RollCall

What this is

A leaderboard
for Biketown bikes

Roll Call gives every Biketown bike and scooter in Portland a name, a record, and a ranking, built entirely from the public data the fleet already broadcasts. It's a love letter to the city's hardest-working rides.

How a trip is detected

We watch the feed

There's no GPS trace to ride along with, just a public snapshot of where every vehicle is parked, updated constantly. So we infer the rides from the gaps.

  1. 01

    Check in every minute

    We poll Portland's public Biketown GBFS feed roughly once a minute (the same open data feed any app uses to show you available bikes), and record where each vehicle is sitting.

  2. 02

    Notice the vanishing act

    When a vehicle disappears from the feed and later reappears parked somewhere new, that round-trip is a ride. The disappearance is someone unlocking it; the reappearance is where they left it.

  3. 03

    Pin down the endpoints

    We log where the ride started and where it ended, the time it took, and a straight-line distance between the two points. Stitch those together over time and a vehicle's whole career takes shape.

  4. 04

    Tally the standings

    Miles, trips, neighborhoods touched, and active-day streaks roll up into the all-time and rolling leaderboards. Every vehicle is identified by its plate number. That's its name on the board.

Read the fine print

Honest caveats

Inferring rides from a parking feed means the numbers are a confident sketch, not a survey-grade record. Here's where they get fuzzy.

Distances are estimates

Every distance is the straight line between where a ride started and ended. That's an endpoint estimate, not an odometer reading. A loop that returns to its start can read as zero miles even after a long ride.

Van moves are filtered

Operators truck vehicles around to rebalance the fleet. We flag and drop the moves that look like rebalancing using simple heuristics, but it's a guess, so a few human rides may get cut and a few van moves may slip through.

Identity is the plate

A vehicle is whatever its plate number says it is. If an operator re-plates or retires a unit, its history here reflects the plate, not the physical bike. They usually, but not always, line up.

Coverage starts at launch

We only know what we've watched. Every total is β€œsince launch,” so a long-serving veteran and a brand-new arrival both start their Roll Call record on the same day we began listening.

Privacy

We follow vehicles,
not people

Roll Call is about the bikes and scooters: their mileage, their streaks, their wandering. It's never about the people riding them. A precise, minute-by-minute trail of where a single vehicle was picked up and dropped off could, over time, be pieced together to follow a rider. So we don't publish that.
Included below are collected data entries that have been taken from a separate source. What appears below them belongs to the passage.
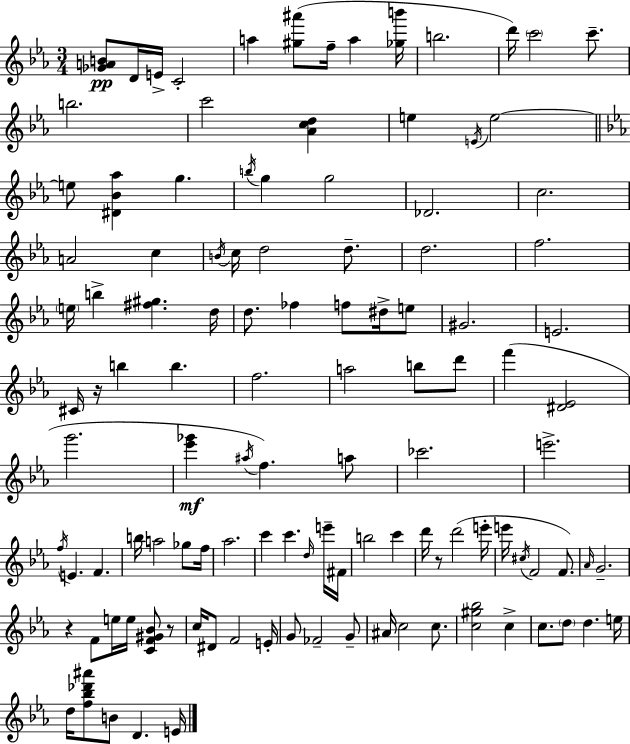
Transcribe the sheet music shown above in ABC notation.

X:1
T:Untitled
M:3/4
L:1/4
K:Cm
[_GAB]/2 D/4 E/4 C2 a [^g^a']/2 f/4 a [_gb']/4 b2 d'/4 c'2 c'/2 b2 c'2 [_Acd] e E/4 e2 e/2 [^D_B_a] g b/4 g g2 _D2 c2 A2 c B/4 c/4 d2 d/2 d2 f2 e/4 b [^f^g] d/4 d/2 _f f/2 ^d/4 e/2 ^G2 E2 ^C/4 z/4 b b f2 a2 b/2 d'/2 f' [^D_E]2 g'2 [_e'_g'] ^a/4 f a/2 _c'2 e'2 f/4 E F b/4 a2 _g/2 f/4 _a2 c' c' d/4 e'/4 ^F/4 b2 c' d'/4 z/2 d'2 e'/4 e'/4 ^c/4 F2 F/2 _A/4 G2 z F/2 e/4 e/4 [CF^G_B]/2 z/2 c/4 ^D/2 F2 E/4 G/2 _F2 G/2 ^A/4 c2 c/2 [c^g_b]2 c c/2 d/2 d e/4 d/4 [f_b_d'^a']/2 B/2 D E/4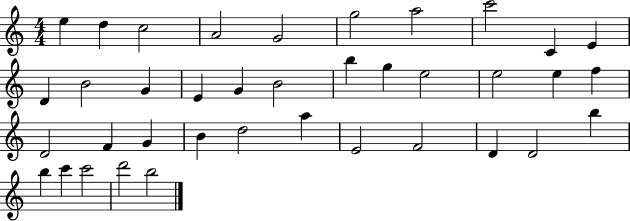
E5/q D5/q C5/h A4/h G4/h G5/h A5/h C6/h C4/q E4/q D4/q B4/h G4/q E4/q G4/q B4/h B5/q G5/q E5/h E5/h E5/q F5/q D4/h F4/q G4/q B4/q D5/h A5/q E4/h F4/h D4/q D4/h B5/q B5/q C6/q C6/h D6/h B5/h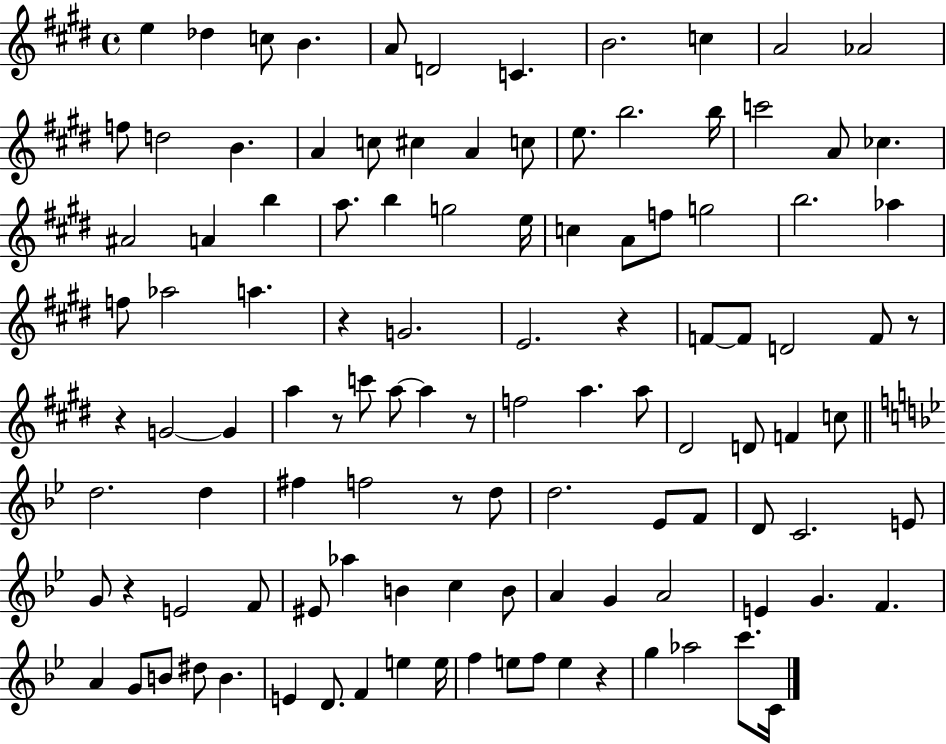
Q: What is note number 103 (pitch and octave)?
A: C4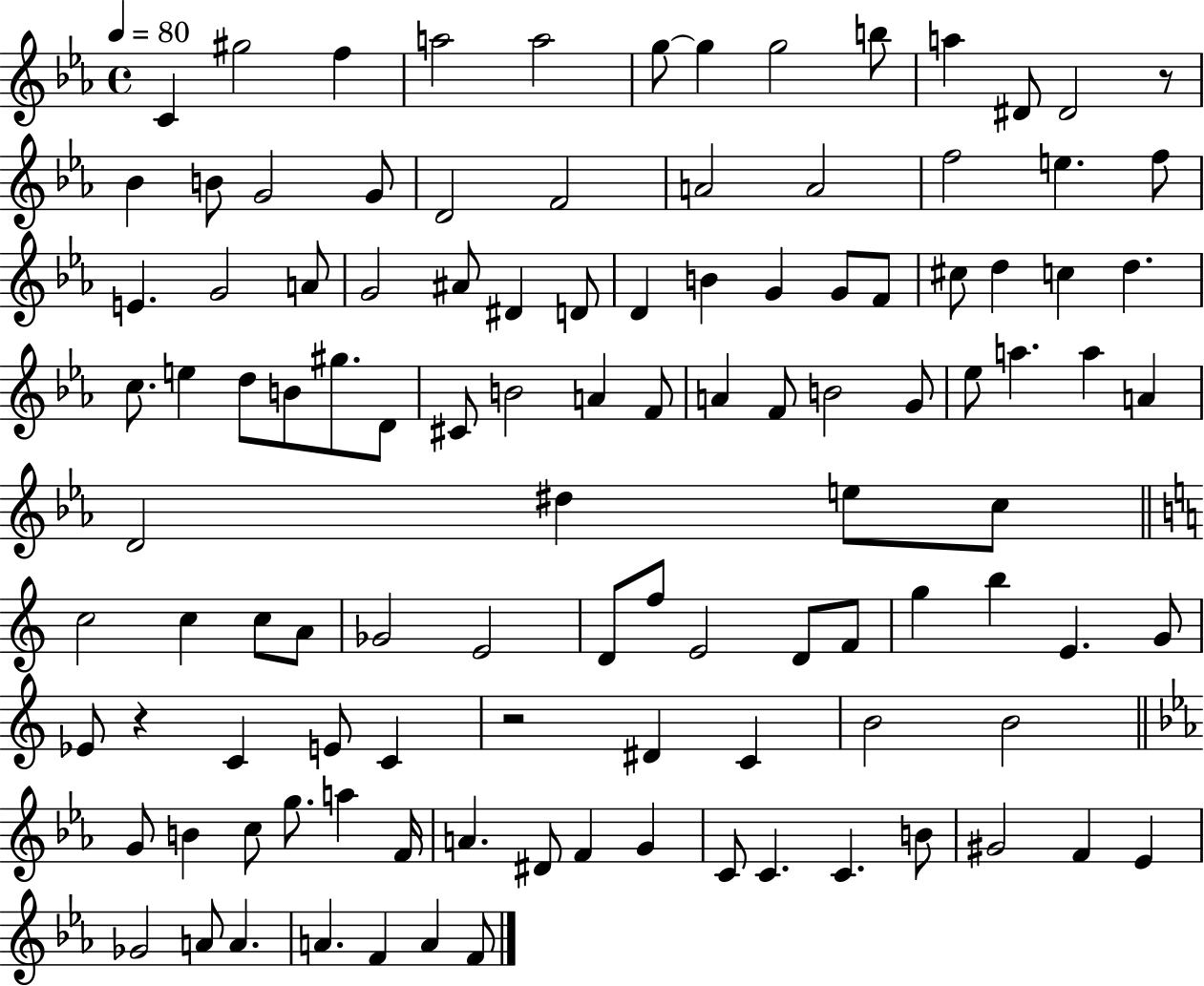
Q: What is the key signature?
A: EES major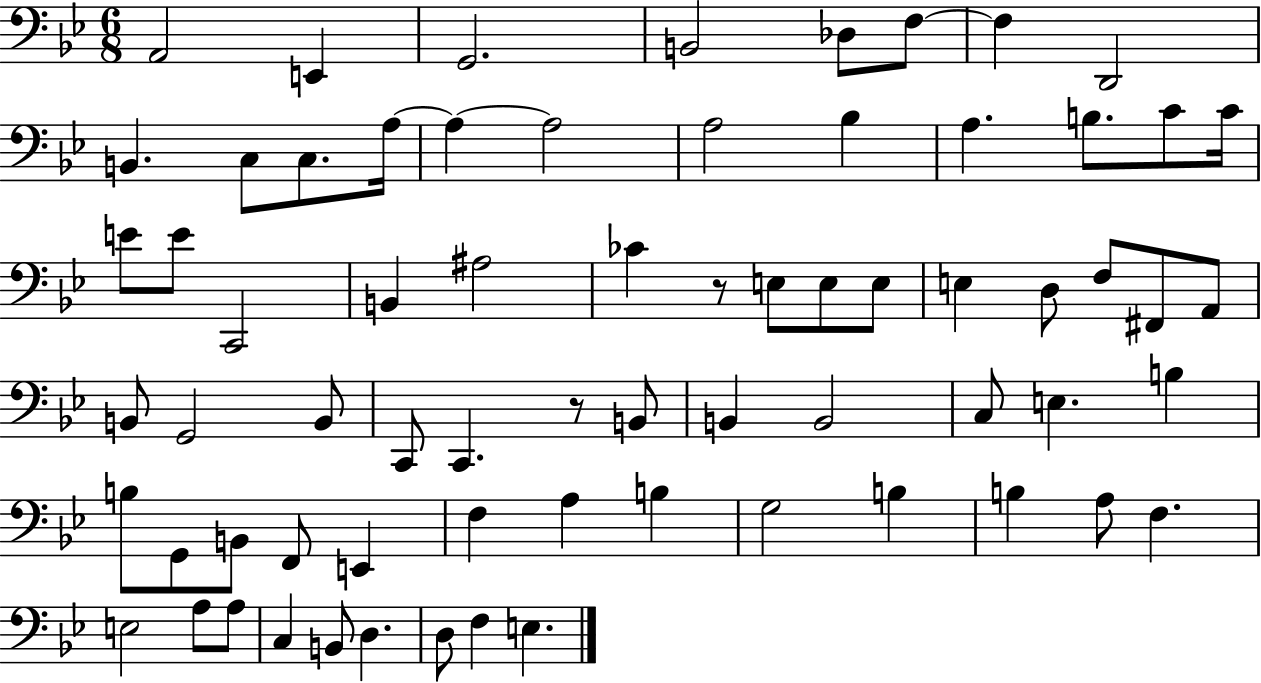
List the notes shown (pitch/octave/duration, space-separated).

A2/h E2/q G2/h. B2/h Db3/e F3/e F3/q D2/h B2/q. C3/e C3/e. A3/s A3/q A3/h A3/h Bb3/q A3/q. B3/e. C4/e C4/s E4/e E4/e C2/h B2/q A#3/h CES4/q R/e E3/e E3/e E3/e E3/q D3/e F3/e F#2/e A2/e B2/e G2/h B2/e C2/e C2/q. R/e B2/e B2/q B2/h C3/e E3/q. B3/q B3/e G2/e B2/e F2/e E2/q F3/q A3/q B3/q G3/h B3/q B3/q A3/e F3/q. E3/h A3/e A3/e C3/q B2/e D3/q. D3/e F3/q E3/q.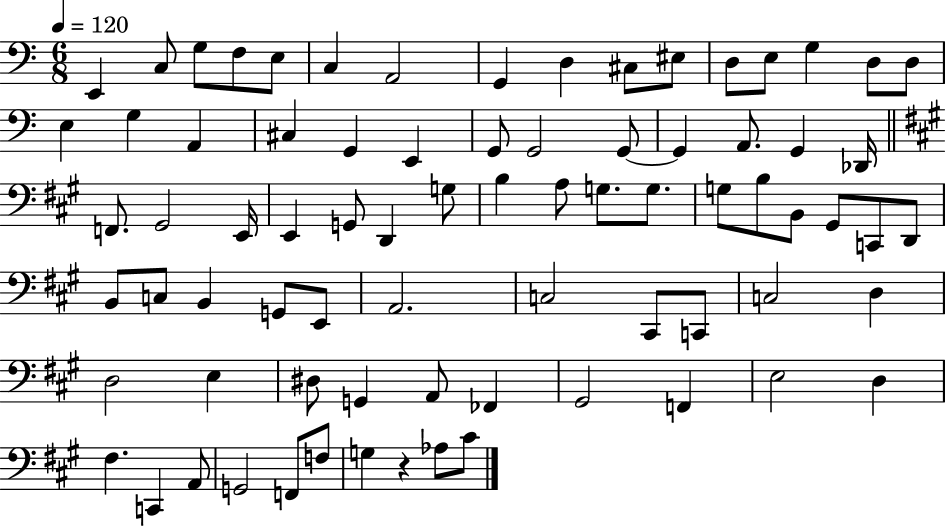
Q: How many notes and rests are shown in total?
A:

Every public route is generalized to the neighborhood: each ride's start and end snap to a neighborhood point, and times are rounded to the hour. You still get the patterns, the rivalries, and the personality of the fleet. Just nothing that could trace a single ride back to a person. The feed is public; blurring it is our choice.

The data

Public feed, independent project

Data from Biketown's public GBFS feed. Independent project, not affiliated with Biketown or its operators.